Flung On Their Own Catapult


When Kenneth Sokoloff died at 54 last month, of liver cancer, the economic history profession lost one of its best men, and the University of California at Los Angeles one of its brightest stars. Sokoloff had built UCLA’s economic history program into one of the strongest in the nation, sufficient to persuade a major figure like Dora Costa to forsake the Massachusetts Institute of Technology.

But death and taxes are not UCLA’s only foes (house prices around the Westwood campus average $1.2 million). The California system, like other public university systems around the country, is finding it harder to grow its budget. Last year, in connection with the epic economics hiring spree at Washington University in St. Louis, EP noted that twelve senior UCLA economics faculty had put themselves on the market in the previous couple of years.

By now eight of them have left: Janet Currie to Columbia, Carlos Vegh to Maryland, Jean-Laurent Rosenthal to Caltech, David Levine and Costas Azariadis to Washington U., Harold Cole to the University of Pennsylvania,  V. Joseph Hotz and Duncan Thomas to Duke. (Enrico Moretti, a fourth-year assistant professor, was promoted to full professor and still left for Berkeley; Matthais Doepke is going to Northwestern next spring.) Professor Kathleen McGarry may leave as well.

That’s nearly half — the vital younger half — of the complement of 25 full professors listed on the department Website (not counting three courtesy appointments of economists from the business school, Edward Leamer among them, and one from political science).

Besides Costa (and her husband, Matthew Kahn, an environmental economist at Tufts University, who has been hired by UCLA’s Institute for the Environment), the only other senior figure UCLA has attracted in the last three years is econometrician Rosa Matzkin, from Northwestern University, arriving next year.  This is not for lack of trying.

Those who entertained offers from other universities but decided to stay are Andrew Atkeson, Moshe Buchinsky, Jinyong Hahn and Lee Ohanian — meaning macroeconomics and econometrics at UCLA are in good shape. Heavy hitters in several other fields remain — historian Naomi Lamoreaux, for example. As always, bright junior faculty abound — Sandra Black and Daniel Ackerberg declined offers elsewhere, and Christian Hellwig, newly tenured, may spurn Columbia’s offer. “I am cautiously optimistic,” says John G. Riley, who served as chairman in the 1980s and again in the 1990s, citing UCLA’s opportunity to invest in younger investigators.  “It’s not an anxiety crisis or anything like that. We’re not falling apart.”

Still, it’s a long way from UCLA’s former glory, when its applied microeconomics earned the joke that UCLA stood for the University of Chicago at Los Angeles. Professors whose names contributed much to UCLA’s luster include Armen Alchian, Robert Clower, Harold Demsetz, Arnold Harberger, Jack Hirschleifer, Michael Intriligator, Axel Leijonhufvud, Jacob Marschak and Lloyd Shapley.

For that matter, it’s a long way, too, from the vision staked out by UCLA’s Board of Visitors (a group of wealthy alums, including Nobel laureate William F. Sharpe), who boldly proclaimed a couple of years ago that the economics department  “has growing potential to catapult itself into the elite top five” economics departments in the nation, thereby “becoming the top economics department within a public university….”  (At least that was the department’s plan back in 2001.)

__List of tasks__
1 - Name the UCLA faculty who, according to the article on UCLA's economics department, entertained offers from other universities but decided to stay.
2 - Copy out the stretch of the article on UCLA's economics department that begins with the words containing "That’s nearly half" and ends with "from political science).".
Work from the article alone and draw on nothing outside it.

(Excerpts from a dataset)
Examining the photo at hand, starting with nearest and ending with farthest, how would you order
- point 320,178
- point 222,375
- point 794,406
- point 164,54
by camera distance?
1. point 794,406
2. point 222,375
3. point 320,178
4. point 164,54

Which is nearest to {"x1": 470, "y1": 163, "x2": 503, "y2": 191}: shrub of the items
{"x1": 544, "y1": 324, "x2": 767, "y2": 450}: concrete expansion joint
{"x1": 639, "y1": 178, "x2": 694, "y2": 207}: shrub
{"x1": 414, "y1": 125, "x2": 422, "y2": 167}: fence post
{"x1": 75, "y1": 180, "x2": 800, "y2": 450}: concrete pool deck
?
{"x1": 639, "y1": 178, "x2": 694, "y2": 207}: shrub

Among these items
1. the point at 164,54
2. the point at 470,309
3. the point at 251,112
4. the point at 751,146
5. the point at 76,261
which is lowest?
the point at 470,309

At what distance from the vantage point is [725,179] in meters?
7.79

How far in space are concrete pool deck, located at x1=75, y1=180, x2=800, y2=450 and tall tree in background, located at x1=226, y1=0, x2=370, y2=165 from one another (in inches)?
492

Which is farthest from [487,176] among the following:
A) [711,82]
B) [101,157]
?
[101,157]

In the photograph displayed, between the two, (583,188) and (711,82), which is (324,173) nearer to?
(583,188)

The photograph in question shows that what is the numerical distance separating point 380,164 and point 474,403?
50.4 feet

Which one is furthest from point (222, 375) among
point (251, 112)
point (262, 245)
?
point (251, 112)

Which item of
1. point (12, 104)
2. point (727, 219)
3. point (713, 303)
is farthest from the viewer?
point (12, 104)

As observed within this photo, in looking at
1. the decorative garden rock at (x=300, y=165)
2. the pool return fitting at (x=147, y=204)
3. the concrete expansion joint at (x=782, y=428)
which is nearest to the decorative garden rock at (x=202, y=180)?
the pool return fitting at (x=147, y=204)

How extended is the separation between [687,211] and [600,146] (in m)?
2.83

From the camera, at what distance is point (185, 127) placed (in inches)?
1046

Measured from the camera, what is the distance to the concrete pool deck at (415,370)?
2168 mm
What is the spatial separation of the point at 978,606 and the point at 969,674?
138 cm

--

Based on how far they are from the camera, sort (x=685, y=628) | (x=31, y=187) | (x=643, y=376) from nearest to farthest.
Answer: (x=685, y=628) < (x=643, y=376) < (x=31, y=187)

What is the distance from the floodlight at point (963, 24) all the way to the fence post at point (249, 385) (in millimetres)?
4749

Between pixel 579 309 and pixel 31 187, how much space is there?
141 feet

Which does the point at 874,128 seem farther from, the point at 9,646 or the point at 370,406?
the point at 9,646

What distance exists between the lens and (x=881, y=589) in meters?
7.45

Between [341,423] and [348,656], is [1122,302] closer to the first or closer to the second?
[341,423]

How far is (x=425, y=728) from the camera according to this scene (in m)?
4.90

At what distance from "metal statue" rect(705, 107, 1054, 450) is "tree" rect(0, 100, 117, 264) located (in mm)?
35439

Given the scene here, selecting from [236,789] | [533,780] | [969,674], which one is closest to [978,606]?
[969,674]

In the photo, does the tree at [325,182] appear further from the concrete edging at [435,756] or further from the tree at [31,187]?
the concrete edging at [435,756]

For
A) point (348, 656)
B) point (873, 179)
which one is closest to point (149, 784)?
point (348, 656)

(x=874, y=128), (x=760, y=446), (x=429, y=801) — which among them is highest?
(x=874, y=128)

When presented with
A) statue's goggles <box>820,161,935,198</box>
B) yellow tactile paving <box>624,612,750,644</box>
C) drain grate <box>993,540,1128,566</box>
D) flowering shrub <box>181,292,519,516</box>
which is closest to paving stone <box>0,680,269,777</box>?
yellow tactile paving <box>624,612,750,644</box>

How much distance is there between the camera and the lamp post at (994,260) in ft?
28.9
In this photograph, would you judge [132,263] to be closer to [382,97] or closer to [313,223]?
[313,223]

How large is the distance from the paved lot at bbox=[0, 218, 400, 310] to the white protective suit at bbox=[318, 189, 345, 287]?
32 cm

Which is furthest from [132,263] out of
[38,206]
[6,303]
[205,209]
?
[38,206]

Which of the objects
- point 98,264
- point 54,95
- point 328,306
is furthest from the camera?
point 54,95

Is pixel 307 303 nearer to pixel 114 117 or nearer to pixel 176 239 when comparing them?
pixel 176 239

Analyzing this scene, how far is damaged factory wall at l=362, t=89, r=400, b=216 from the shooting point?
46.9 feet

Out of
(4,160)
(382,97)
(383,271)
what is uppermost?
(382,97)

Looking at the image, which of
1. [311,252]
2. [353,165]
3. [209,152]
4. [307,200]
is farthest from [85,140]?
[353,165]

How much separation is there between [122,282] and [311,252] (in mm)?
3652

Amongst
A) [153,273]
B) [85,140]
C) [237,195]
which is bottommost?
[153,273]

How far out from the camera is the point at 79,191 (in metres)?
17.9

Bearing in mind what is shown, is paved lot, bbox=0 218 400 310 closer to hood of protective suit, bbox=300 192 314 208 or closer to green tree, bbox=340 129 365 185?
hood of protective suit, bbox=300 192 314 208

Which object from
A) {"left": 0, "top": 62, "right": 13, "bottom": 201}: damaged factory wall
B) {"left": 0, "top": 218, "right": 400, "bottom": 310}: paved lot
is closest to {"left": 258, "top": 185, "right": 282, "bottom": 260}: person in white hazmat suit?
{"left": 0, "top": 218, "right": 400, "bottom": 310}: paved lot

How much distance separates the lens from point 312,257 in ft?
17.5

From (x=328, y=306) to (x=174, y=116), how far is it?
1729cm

---

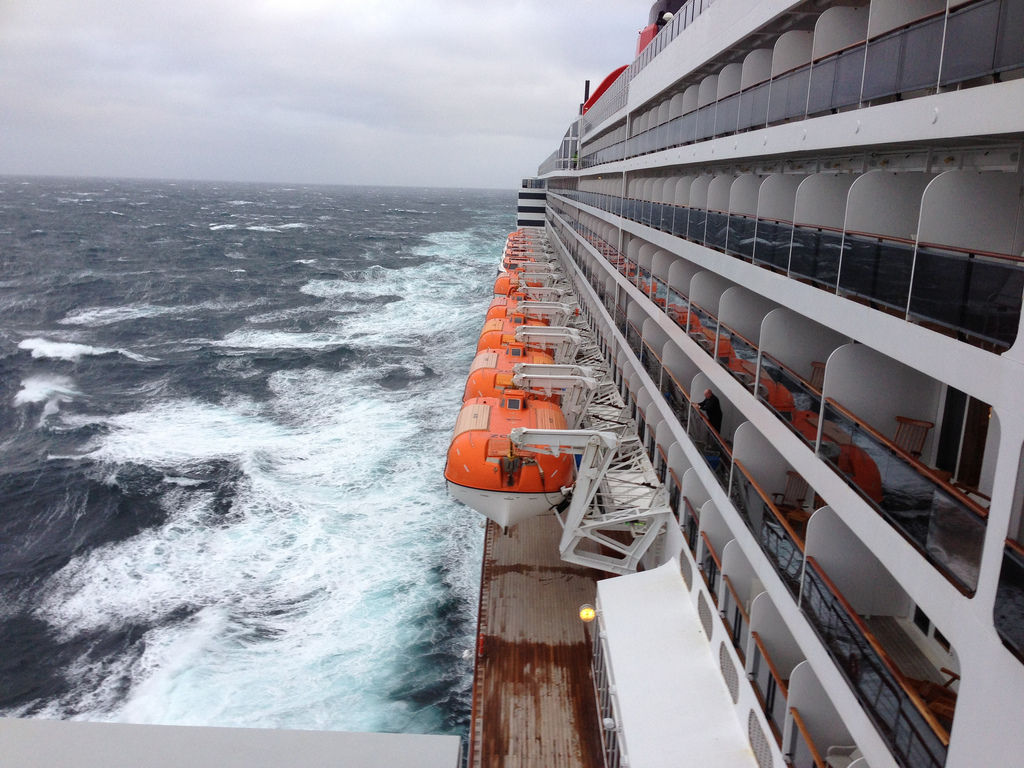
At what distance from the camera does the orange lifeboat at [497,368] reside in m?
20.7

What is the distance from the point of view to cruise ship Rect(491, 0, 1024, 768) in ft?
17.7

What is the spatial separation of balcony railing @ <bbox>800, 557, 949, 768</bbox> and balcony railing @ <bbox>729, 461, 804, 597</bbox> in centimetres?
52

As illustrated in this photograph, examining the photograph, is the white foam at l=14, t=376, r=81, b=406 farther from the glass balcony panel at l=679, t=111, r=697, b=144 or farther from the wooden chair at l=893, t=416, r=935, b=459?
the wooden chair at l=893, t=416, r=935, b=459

__Outputs by task__
1 - Andrew Atkeson, Moshe Buchinsky, Jinyong Hahn and Lee Ohanian

2 -
That’s nearly half — the vital younger half — of the complement of 25 full professors listed on the department Website (not counting three courtesy appointments of economists from the business school, Edward Leamer among them, and one from political science).